Print out every entry, keeping each line identical to the original.

(Stored data)
....

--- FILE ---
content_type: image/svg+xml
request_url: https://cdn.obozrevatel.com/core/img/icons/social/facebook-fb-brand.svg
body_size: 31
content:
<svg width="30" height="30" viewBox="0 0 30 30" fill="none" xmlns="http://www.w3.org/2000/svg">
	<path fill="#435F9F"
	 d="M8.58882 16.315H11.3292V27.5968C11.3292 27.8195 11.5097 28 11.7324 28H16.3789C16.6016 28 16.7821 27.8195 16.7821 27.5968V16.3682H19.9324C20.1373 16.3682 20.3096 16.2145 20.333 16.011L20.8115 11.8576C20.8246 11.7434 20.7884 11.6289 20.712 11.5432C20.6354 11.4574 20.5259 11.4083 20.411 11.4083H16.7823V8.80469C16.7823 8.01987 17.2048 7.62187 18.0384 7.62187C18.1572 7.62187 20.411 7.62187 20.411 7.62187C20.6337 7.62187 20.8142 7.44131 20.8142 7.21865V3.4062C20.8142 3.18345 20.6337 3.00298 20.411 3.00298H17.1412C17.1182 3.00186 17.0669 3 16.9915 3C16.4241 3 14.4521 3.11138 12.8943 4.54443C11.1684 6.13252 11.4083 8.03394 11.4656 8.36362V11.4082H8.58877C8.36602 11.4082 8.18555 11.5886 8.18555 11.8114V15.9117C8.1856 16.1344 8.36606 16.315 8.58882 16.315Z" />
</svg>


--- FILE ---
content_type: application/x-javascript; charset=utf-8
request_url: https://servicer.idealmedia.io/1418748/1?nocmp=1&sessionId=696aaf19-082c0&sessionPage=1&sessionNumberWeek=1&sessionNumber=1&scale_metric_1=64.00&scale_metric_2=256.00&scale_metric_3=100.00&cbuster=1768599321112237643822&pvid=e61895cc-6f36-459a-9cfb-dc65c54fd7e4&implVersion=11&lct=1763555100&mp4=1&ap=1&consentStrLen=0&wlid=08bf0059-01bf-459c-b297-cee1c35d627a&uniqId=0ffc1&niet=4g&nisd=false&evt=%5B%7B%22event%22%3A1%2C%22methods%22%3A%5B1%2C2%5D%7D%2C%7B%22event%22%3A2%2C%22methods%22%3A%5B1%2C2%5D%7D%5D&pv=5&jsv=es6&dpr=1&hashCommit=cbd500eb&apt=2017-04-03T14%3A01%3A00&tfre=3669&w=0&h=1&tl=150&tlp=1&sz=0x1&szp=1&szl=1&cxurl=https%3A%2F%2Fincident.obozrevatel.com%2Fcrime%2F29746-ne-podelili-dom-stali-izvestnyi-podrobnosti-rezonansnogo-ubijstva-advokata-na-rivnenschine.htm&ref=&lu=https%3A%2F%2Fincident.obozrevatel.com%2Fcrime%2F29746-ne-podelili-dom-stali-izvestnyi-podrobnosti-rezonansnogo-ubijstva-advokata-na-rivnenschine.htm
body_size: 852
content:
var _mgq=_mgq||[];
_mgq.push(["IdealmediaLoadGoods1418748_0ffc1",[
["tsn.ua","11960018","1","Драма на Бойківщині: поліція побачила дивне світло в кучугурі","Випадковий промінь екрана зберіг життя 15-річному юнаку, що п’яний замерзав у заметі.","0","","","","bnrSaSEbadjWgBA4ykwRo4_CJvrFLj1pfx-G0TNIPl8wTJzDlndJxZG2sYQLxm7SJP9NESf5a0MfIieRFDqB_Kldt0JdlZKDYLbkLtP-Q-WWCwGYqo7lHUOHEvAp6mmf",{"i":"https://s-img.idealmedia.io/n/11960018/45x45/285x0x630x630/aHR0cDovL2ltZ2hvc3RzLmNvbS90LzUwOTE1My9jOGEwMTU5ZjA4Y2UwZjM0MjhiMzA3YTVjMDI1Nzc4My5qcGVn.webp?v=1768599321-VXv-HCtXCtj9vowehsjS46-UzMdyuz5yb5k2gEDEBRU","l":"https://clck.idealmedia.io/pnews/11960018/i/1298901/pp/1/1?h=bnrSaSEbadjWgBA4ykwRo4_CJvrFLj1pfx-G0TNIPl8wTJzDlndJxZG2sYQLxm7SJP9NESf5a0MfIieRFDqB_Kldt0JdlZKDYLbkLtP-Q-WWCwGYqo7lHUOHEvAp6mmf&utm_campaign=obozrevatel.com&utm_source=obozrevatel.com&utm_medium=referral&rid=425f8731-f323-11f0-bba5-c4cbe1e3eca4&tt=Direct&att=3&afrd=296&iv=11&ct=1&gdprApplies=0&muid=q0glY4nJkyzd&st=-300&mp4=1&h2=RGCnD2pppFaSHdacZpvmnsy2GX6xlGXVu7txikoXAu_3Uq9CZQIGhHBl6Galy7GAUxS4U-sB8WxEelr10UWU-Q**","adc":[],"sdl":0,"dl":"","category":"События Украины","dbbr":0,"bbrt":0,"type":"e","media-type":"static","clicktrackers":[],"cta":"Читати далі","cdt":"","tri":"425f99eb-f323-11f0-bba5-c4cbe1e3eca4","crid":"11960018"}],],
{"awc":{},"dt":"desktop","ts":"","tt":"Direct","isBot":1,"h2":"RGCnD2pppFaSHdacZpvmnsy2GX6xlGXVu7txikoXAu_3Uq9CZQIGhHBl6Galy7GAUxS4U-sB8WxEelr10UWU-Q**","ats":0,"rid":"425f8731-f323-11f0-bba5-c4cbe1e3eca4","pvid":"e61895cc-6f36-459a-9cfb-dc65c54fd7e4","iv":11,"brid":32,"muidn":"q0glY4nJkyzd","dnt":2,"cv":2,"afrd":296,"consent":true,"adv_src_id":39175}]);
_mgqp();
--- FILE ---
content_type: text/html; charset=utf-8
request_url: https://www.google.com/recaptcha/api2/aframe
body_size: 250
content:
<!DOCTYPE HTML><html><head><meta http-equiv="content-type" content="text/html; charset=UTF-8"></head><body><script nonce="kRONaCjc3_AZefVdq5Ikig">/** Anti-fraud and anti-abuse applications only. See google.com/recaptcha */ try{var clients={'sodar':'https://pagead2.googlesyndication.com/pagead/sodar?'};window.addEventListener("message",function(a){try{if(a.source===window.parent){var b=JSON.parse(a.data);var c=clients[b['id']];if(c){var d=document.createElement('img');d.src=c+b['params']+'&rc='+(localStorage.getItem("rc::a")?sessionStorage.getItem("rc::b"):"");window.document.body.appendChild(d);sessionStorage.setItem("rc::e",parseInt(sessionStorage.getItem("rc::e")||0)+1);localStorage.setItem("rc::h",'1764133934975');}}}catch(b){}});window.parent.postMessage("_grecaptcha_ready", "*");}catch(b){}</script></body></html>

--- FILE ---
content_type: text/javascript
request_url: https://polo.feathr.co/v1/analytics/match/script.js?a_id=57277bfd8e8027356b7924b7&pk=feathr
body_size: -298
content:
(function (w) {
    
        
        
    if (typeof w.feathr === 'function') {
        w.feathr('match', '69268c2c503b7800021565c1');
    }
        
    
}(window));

....

(EXPECTED OUTPUT)
--- FILE ---
content_type: image/svg+xml
request_url: https://cdn.obozrevatel.com/core/img/icons/social/facebook-fb-brand.svg
body_size: 31
content:
<svg width="30" height="30" viewBox="0 0 30 30" fill="none" xmlns="http://www.w3.org/2000/svg">
	<path fill="#435F9F"
	 d="M8.58882 16.315H11.3292V27.5968C11.3292 27.8195 11.5097 28 11.7324 28H16.3789C16.6016 28 16.7821 27.8195 16.7821 27.5968V16.3682H19.9324C20.1373 16.3682 20.3096 16.2145 20.333 16.011L20.8115 11.8576C20.8246 11.7434 20.7884 11.6289 20.712 11.5432C20.6354 11.4574 20.5259 11.4083 20.411 11.4083H16.7823V8.80469C16.7823 8.01987 17.2048 7.62187 18.0384 7.62187C18.1572 7.62187 20.411 7.62187 20.411 7.62187C20.6337 7.62187 20.8142 7.44131 20.8142 7.21865V3.4062C20.8142 3.18345 20.6337 3.00298 20.411 3.00298H17.1412C17.1182 3.00186 17.0669 3 16.9915 3C16.4241 3 14.4521 3.11138 12.8943 4.54443C11.1684 6.13252 11.4083 8.03394 11.4656 8.36362V11.4082H8.58877C8.36602 11.4082 8.18555 11.5886 8.18555 11.8114V15.9117C8.1856 16.1344 8.36606 16.315 8.58882 16.315Z" />
</svg>


--- FILE ---
content_type: application/x-javascript; charset=utf-8
request_url: https://servicer.idealmedia.io/1418748/1?nocmp=1&sessionId=696aaf19-082c0&sessionPage=1&sessionNumberWeek=1&sessionNumber=1&scale_metric_1=64.00&scale_metric_2=256.00&scale_metric_3=100.00&cbuster=1768599321112237643822&pvid=e61895cc-6f36-459a-9cfb-dc65c54fd7e4&implVersion=11&lct=1763555100&mp4=1&ap=1&consentStrLen=0&wlid=08bf0059-01bf-459c-b297-cee1c35d627a&uniqId=0ffc1&niet=4g&nisd=false&evt=%5B%7B%22event%22%3A1%2C%22methods%22%3A%5B1%2C2%5D%7D%2C%7B%22event%22%3A2%2C%22methods%22%3A%5B1%2C2%5D%7D%5D&pv=5&jsv=es6&dpr=1&hashCommit=cbd500eb&apt=2017-04-03T14%3A01%3A00&tfre=3669&w=0&h=1&tl=150&tlp=1&sz=0x1&szp=1&szl=1&cxurl=https%3A%2F%2Fincident.obozrevatel.com%2Fcrime%2F29746-ne-podelili-dom-stali-izvestnyi-podrobnosti-rezonansnogo-ubijstva-advokata-na-rivnenschine.htm&ref=&lu=https%3A%2F%2Fincident.obozrevatel.com%2Fcrime%2F29746-ne-podelili-dom-stali-izvestnyi-podrobnosti-rezonansnogo-ubijstva-advokata-na-rivnenschine.htm
body_size: 852
content:
var _mgq=_mgq||[];
_mgq.push(["IdealmediaLoadGoods1418748_0ffc1",[
["tsn.ua","11960018","1","Драма на Бойківщині: поліція побачила дивне світло в кучугурі","Випадковий промінь екрана зберіг життя 15-річному юнаку, що п’яний замерзав у заметі.","0","","","","bnrSaSEbadjWgBA4ykwRo4_CJvrFLj1pfx-G0TNIPl8wTJzDlndJxZG2sYQLxm7SJP9NESf5a0MfIieRFDqB_Kldt0JdlZKDYLbkLtP-Q-WWCwGYqo7lHUOHEvAp6mmf",{"i":"https://s-img.idealmedia.io/n/11960018/45x45/285x0x630x630/aHR0cDovL2ltZ2hvc3RzLmNvbS90LzUwOTE1My9jOGEwMTU5ZjA4Y2UwZjM0MjhiMzA3YTVjMDI1Nzc4My5qcGVn.webp?v=1768599321-VXv-HCtXCtj9vowehsjS46-UzMdyuz5yb5k2gEDEBRU","l":"https://clck.idealmedia.io/pnews/11960018/i/1298901/pp/1/1?h=bnrSaSEbadjWgBA4ykwRo4_CJvrFLj1pfx-G0TNIPl8wTJzDlndJxZG2sYQLxm7SJP9NESf5a0MfIieRFDqB_Kldt0JdlZKDYLbkLtP-Q-WWCwGYqo7lHUOHEvAp6mmf&utm_campaign=obozrevatel.com&utm_source=obozrevatel.com&utm_medium=referral&rid=425f8731-f323-11f0-bba5-c4cbe1e3eca4&tt=Direct&att=3&afrd=296&iv=11&ct=1&gdprApplies=0&muid=q0glY4nJkyzd&st=-300&mp4=1&h2=RGCnD2pppFaSHdacZpvmnsy2GX6xlGXVu7txikoXAu_3Uq9CZQIGhHBl6Galy7GAUxS4U-sB8WxEelr10UWU-Q**","adc":[],"sdl":0,"dl":"","category":"События Украины","dbbr":0,"bbrt":0,"type":"e","media-type":"static","clicktrackers":[],"cta":"Читати далі","cdt":"","tri":"425f99eb-f323-11f0-bba5-c4cbe1e3eca4","crid":"11960018"}],],
{"awc":{},"dt":"desktop","ts":"","tt":"Direct","isBot":1,"h2":"RGCnD2pppFaSHdacZpvmnsy2GX6xlGXVu7txikoXAu_3Uq9CZQIGhHBl6Galy7GAUxS4U-sB8WxEelr10UWU-Q**","ats":0,"rid":"425f8731-f323-11f0-bba5-c4cbe1e3eca4","pvid":"e61895cc-6f36-459a-9cfb-dc65c54fd7e4","iv":11,"brid":32,"muidn":"q0glY4nJkyzd","dnt":2,"cv":2,"afrd":296,"consent":true,"adv_src_id":39175}]);
_mgqp();
--- FILE ---
content_type: text/html; charset=utf-8
request_url: https://www.google.com/recaptcha/api2/aframe
body_size: 250
content:
<!DOCTYPE HTML><html><head><meta http-equiv="content-type" content="text/html; charset=UTF-8"></head><body><script nonce="kRONaCjc3_AZefVdq5Ikig">/** Anti-fraud and anti-abuse applications only. See google.com/recaptcha */ try{var clients={'sodar':'https://pagead2.googlesyndication.com/pagead/sodar?'};window.addEventListener("message",function(a){try{if(a.source===window.parent){var b=JSON.parse(a.data);var c=clients[b['id']];if(c){var d=document.createElement('img');d.src=c+b['params']+'&rc='+(localStorage.getItem("rc::a")?sessionStorage.getItem("rc::b"):"");window.document.body.appendChild(d);sessionStorage.setItem("rc::e",parseInt(sessionStorage.getItem("rc::e")||0)+1);localStorage.setItem("rc::h",'1764133934975');}}}catch(b){}});window.parent.postMessage("_grecaptcha_ready", "*");}catch(b){}</script></body></html>

--- FILE ---
content_type: text/javascript
request_url: https://polo.feathr.co/v1/analytics/match/script.js?a_id=57277bfd8e8027356b7924b7&pk=feathr
body_size: -298
content:
(function (w) {
    
        
        
    if (typeof w.feathr === 'function') {
        w.feathr('match', '69268c2c503b7800021565c1');
    }
        
    
}(window));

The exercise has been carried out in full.